Sixty-eight paired endotracheal aspirates were obtained from 60 premature infants (median gestational age, 26.5 weeks; median birth weight, 805 g) ventilated due to hyaline membrane disease. The paired aspirate samples were all collected within 24 h of each other and were tested for Ureaplasma spp., with one sample from each pair being tested by the Mycoplasma Duo assay and the other sample being tested by PCR. Parents gave informed written consent for participation in this study, which was approved by the Canterbury Ethics Committee.

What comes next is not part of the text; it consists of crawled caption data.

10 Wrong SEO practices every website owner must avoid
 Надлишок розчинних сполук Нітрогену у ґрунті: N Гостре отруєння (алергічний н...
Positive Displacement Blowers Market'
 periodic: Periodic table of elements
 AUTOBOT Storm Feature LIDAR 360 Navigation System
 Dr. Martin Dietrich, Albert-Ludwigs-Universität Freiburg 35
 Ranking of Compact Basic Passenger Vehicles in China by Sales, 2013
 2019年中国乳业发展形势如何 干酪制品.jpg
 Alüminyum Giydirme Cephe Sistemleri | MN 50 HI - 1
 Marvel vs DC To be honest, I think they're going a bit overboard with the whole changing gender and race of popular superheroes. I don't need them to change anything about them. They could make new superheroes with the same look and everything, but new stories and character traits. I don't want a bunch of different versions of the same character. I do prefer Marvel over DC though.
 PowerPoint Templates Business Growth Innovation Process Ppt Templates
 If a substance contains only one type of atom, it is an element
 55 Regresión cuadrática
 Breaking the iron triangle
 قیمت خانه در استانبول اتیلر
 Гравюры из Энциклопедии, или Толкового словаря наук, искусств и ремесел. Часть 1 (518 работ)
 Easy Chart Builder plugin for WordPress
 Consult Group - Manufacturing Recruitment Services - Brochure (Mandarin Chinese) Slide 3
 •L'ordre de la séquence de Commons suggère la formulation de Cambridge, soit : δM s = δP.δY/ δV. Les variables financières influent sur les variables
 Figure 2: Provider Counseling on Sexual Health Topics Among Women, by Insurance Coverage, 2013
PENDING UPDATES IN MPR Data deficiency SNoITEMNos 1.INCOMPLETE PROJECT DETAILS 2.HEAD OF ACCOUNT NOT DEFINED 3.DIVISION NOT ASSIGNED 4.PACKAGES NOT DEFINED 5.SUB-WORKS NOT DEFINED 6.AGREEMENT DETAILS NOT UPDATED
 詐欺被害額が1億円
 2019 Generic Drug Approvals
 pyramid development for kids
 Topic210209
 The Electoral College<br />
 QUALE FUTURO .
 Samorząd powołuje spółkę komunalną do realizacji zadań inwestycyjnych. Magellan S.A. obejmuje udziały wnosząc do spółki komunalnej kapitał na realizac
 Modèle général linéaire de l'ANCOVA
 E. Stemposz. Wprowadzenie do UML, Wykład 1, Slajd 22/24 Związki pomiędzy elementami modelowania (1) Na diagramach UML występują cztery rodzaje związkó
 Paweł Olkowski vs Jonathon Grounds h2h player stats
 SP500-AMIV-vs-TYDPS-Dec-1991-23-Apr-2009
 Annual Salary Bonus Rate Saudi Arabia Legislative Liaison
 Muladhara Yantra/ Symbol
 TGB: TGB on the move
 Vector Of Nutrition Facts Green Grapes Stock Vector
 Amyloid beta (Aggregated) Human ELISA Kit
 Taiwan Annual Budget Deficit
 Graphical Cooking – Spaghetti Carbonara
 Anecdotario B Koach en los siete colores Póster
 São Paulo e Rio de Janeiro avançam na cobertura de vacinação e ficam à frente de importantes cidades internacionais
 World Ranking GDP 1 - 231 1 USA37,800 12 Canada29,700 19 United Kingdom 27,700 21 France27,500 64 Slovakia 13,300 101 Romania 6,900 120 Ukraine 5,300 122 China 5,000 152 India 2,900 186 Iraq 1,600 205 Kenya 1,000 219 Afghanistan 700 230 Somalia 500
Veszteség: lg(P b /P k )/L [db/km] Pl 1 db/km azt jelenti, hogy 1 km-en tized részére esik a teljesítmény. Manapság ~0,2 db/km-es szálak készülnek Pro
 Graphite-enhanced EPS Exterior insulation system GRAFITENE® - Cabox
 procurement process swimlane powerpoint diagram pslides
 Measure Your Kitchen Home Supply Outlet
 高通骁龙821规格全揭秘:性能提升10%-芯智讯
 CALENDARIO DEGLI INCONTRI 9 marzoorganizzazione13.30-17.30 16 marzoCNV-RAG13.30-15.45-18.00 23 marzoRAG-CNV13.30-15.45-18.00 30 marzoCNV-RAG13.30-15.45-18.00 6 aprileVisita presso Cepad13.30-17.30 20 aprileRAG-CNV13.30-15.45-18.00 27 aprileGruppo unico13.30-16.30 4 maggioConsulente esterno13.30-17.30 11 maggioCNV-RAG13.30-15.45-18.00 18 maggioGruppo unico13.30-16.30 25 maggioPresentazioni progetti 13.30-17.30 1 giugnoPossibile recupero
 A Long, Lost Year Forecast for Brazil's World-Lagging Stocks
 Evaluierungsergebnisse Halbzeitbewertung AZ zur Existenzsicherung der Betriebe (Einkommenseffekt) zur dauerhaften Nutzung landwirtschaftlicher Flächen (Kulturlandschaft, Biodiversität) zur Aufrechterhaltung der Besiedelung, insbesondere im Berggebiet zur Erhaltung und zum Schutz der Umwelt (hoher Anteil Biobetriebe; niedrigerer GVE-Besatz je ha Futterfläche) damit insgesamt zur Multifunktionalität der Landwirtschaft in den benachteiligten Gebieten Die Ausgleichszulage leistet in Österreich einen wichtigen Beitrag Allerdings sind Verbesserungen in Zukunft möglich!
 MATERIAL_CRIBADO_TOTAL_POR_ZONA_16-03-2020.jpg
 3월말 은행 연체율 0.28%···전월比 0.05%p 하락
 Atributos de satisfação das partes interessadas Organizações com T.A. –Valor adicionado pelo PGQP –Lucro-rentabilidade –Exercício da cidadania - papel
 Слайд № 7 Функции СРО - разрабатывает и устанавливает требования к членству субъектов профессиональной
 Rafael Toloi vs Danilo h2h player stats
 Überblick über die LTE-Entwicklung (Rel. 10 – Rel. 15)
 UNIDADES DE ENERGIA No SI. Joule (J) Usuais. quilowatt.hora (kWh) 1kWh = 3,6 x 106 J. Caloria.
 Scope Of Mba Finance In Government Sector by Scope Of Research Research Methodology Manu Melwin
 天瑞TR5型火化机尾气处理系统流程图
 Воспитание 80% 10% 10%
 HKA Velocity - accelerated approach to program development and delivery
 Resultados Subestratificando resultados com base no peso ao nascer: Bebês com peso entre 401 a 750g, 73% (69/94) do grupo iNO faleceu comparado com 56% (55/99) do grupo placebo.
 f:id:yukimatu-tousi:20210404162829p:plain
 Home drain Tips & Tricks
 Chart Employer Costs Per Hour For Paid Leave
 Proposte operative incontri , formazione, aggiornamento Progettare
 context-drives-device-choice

For the Mycoplasma Duo assay, endotracheal secretions were removed under aseptic conditions by repetitive and gentle flushing of the suction catheters with 2 ml of the suspension medium provided in the kit. The specimens were then processed according to the manufacturer's recommendations, and results were read after incubation for 24 h at 37°C. All results remained unchanged after a second reading performed after a 48-h incubation. For PCR analysis, endotracheal secretions in suction catheters were flushed with 1 ml of phosphate-buffered saline and then centrifuged at a relative centrifugal force of 9,200 for 2 min, and the supernatants were stored at –80°C. DNA was extracted from 200 μl of these aliquots by using a QIAamp DNA mini kit (QIAGEN, Hilden, Germany) and eluted from silica gel matrix by using 100 μl of AE buffer. Ten microliters of the DNA eluate was added to a PCR mixture to give a final reaction volume of 50 μl. The reaction mixture contained 1x PCR buffer without MgCl2 (Roche Diagnostics), 1.5 mM MgCl2, a 100 μM concentration of each deoxynucleoside triphosphate, a 0.3 μM concentration of each primer, and 1.25 U of Taq DNA polymerase (FastStart; Roche Diagnostics). The primer sequences (coding for a 429-bp urease gene product) used were 5'-CAA TCT GCT CGT GAA GTA TTA C-3' (sense) and 5'-ACG ACG TCC ATA AGC AAC T-3' (antisense), based on the method employed by Blanchard et al. (3). PCRs were visualized by 2% agarose gel electrophoresis and UV illumination after ethidium bromide staining.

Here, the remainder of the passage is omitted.